Hi Philipp,
This is just a personal preference, but when faced with a similar
problem I tend to keep the data separate rather than extend the existing
class. The benefits are:
- You can use whatever class hierarchy suits your problem without being
bound by the constraints of what works best for the target class (in
this case, either Geode or Drawable).
- If you need more than one Geode, or multiple types, or no Geode in
some cases, it varies, or you want a geometry-free run, you're going to
wish you went for a separate class.
- If you want to perform geometry updates, you can always choose to
either modify the existing geometry, or just create a whole new Geode
and/or Drawable. If you extend instead, you're stuck working with that
one as a base, and you'll need to modify.
- If you want to add additional effects in some way to the geometry, it
will likely be easier this way.
Of course, there are cases where it would make more sense to extend the
OSG classes themselves. For example, if your problem was somewhat close
to a scene graph in design, and the geometry was always incrementally
updated due to a full rebuild being prohibitively expensive, it might
save some time to tie it in more directly through class extension.
Just my thoughts on the issue. I hope they help. :)
Garth
PS. In my own project I am *effectively* using a single osg::Group per
object that has a renderable component. That way I can include as much
or as little of OSG as I need. In practice it's a little more complex
than that, but it follows this basic idea.

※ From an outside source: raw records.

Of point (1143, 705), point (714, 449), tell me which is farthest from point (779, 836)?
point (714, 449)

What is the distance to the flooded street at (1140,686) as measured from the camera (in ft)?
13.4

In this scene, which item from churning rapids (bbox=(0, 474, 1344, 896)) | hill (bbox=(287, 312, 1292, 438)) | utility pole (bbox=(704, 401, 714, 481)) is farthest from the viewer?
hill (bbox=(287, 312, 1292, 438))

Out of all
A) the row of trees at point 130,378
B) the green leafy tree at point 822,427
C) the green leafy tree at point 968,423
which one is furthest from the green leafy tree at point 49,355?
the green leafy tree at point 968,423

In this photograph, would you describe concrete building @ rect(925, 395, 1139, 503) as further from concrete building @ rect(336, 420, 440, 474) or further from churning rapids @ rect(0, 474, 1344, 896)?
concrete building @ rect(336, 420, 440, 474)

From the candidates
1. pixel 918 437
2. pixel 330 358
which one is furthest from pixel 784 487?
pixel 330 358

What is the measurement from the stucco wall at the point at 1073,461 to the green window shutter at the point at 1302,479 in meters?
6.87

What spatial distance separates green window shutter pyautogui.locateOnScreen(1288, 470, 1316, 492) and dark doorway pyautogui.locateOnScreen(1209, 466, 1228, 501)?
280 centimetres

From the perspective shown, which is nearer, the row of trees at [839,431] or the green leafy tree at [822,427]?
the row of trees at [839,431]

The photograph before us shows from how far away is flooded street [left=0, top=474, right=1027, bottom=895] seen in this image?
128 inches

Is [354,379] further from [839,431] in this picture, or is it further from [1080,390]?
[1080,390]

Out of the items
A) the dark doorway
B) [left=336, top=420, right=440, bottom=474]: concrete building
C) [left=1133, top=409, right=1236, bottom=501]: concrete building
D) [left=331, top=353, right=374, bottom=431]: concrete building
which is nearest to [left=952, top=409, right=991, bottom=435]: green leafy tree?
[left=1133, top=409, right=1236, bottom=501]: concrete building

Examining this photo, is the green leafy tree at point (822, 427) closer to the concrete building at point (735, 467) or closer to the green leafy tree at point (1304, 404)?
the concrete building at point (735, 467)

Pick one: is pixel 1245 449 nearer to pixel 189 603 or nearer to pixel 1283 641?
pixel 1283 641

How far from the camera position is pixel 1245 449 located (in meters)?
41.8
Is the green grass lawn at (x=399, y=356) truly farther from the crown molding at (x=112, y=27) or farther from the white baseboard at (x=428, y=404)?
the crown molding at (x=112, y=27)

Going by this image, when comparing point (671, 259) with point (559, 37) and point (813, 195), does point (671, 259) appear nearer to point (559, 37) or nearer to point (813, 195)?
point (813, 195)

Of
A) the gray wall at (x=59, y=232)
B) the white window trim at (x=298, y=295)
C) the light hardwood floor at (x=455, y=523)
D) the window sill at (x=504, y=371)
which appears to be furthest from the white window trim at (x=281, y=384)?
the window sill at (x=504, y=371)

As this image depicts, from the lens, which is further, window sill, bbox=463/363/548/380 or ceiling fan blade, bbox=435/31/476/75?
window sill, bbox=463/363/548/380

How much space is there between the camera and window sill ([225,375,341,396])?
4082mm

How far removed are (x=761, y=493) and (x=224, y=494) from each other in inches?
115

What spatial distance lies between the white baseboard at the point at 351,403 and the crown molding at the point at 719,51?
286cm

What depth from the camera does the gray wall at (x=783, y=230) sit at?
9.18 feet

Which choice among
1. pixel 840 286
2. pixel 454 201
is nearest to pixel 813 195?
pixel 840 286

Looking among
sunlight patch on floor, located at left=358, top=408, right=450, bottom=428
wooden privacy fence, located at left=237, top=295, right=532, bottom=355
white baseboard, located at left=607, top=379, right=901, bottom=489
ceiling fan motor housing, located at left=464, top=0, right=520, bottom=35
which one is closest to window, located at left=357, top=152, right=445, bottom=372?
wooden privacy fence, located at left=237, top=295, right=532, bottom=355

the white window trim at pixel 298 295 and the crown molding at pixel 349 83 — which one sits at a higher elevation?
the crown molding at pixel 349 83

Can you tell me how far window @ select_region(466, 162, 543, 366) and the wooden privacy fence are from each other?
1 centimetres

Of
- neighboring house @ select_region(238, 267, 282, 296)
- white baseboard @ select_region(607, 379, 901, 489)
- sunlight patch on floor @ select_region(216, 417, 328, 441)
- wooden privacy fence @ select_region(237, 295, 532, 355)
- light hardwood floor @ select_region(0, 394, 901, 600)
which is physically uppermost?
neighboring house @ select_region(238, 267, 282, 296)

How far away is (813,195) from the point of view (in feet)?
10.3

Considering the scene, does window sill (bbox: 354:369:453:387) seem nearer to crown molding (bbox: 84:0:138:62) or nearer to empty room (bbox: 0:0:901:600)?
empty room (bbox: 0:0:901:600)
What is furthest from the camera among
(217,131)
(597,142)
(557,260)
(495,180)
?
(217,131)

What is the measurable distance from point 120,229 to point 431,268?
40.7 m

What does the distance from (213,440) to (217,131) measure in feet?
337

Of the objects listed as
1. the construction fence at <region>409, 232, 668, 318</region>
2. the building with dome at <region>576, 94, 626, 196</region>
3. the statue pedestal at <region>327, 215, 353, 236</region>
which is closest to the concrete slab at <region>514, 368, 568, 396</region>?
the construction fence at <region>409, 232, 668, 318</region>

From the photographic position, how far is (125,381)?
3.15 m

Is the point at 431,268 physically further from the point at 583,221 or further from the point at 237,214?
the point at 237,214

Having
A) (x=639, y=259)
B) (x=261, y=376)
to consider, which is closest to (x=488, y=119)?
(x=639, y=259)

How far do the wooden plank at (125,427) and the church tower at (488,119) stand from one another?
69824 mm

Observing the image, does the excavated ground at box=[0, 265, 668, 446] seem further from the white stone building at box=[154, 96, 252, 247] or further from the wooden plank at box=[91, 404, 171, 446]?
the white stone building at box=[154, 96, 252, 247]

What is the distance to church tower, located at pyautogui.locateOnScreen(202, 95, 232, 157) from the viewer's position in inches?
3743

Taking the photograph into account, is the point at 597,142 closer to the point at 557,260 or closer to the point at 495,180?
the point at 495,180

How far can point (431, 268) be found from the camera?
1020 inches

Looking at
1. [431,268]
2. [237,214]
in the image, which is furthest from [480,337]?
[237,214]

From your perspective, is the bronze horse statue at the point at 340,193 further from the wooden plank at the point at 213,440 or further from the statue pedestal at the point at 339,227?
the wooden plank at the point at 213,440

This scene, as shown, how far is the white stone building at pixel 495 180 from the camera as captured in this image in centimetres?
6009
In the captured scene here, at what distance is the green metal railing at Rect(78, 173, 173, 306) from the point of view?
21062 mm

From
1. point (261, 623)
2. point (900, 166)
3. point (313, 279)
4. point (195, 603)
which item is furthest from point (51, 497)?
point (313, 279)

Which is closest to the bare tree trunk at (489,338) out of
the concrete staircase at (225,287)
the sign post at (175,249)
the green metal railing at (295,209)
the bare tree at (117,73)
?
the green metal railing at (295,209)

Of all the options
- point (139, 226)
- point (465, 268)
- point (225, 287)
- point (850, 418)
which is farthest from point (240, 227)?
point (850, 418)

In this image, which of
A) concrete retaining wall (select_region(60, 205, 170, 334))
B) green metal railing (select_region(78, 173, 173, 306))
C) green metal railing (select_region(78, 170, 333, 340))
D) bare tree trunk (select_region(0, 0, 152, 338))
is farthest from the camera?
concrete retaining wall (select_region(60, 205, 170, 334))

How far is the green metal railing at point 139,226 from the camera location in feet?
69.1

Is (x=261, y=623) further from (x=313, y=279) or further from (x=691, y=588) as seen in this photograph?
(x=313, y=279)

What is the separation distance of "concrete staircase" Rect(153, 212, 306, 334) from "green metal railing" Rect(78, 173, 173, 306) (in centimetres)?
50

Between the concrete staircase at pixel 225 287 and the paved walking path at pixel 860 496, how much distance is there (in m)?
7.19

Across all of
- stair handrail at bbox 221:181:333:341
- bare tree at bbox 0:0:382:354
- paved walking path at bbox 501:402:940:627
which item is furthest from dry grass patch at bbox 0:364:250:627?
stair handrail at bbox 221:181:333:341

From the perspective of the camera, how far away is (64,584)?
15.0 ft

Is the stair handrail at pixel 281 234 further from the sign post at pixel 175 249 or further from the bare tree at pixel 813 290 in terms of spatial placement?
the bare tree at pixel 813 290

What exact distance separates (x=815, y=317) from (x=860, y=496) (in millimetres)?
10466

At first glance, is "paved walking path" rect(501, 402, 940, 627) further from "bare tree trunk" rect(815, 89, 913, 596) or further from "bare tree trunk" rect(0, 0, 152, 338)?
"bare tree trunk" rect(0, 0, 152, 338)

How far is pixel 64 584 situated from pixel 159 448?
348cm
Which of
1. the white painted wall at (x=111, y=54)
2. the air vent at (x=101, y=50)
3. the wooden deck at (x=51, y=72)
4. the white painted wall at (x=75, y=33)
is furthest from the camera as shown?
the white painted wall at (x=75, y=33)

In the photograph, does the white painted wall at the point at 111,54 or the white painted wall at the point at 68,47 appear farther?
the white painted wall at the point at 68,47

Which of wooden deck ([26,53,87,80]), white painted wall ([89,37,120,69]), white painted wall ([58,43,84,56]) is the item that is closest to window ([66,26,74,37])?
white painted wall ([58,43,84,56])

On 07/01/12 02:54, Philipp Moeller wrote:
Hi list,
my use-case is this: I have data structures that cannot be rendered
directly but can be transformed to something that is renderable. All
algorithms manipulating data work on my own data structures. After the
algorithms are done, I would like to update the geometry to reflect the
changed data.
I'm unsure if I should extend a osg::Geode, add my datastructure as a
member and a rebuild() member funtion or if it makes more sense to
extend a osg::Drawable and go from there.
Basically, the setUserData() function already does what I want but it
lacks a way to issue an update.
Alternatively, I can just store my data separately and use setUserData
to have to keep pointers to the associated data and work from there.